UW oceanography professor Glen Shen has pioneered the use of corals to document climate changes in the past. The work is shedding light on the history of past El-Niño-like weather events, and may lead to more accurate forecasts of weather changes in the future.
Donning scuba gear and armed with a hydraulic drill, Shen goes hunting for coral samples in places like the Galapagos Islands in the Eastern Pacific. The three-inch diameter cores he brings back yield a climate record spanning hundreds of years.
Corals are colonies of tiny organisms that produce stony skeletons of calcium carbonate. As they grow, they incorporate chemical substances from the surrounding waters.
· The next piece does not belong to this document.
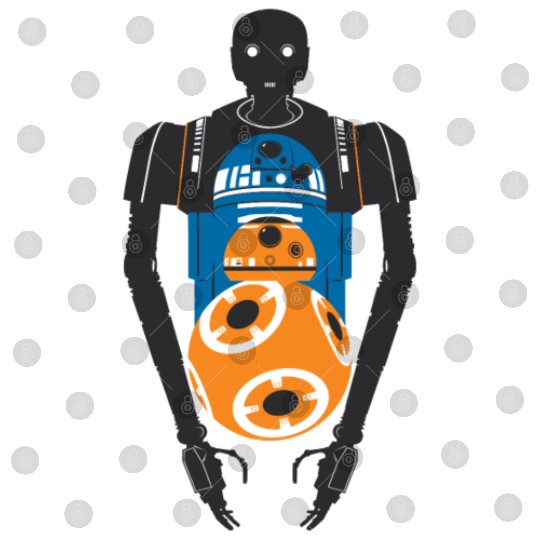 Star Wars Rogue One The Droids You're Looking For Digital Files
Shen "reads" the climate record by measuring concentrations of key chemical species in the coral. Oxygen atoms, for instance, may tell about variations in temperature or rainfall. The elements cadmium and barium, which follow the flow of deep, nutrient-carrying colder water, tell when upwelling of ocean water was occurring and when it was stopped. Those are key parameters in El-Niño events (see Understanding El-Niño).
A curious observation led Shen to figure out a way to track changes in a third important feature of El-Niño: changes in wind. In the analysis of coral cores from the island of Tarawa in the western Pacific, he noticed that manganese levels were sometimes high. At first he couldn't explain it, and wondered if the higher manganese levels were associated with higher rainfall. But he realized there was not enough manganese in the rain water to account for this observation. Shen then realized that during El Niño, the trade winds, which usually blow across the Pacific from west to east, reverse direction. The wind change would churn up the waters in normally protected lagoons, releasing manganese from stirred-up sediments.
The coral cores can be dated by measuring their uranium and thorium contents, or by hand-counting rings on x-ray images of the cores. A sample 500 years old can be dated to within five years in this way, notes Shen.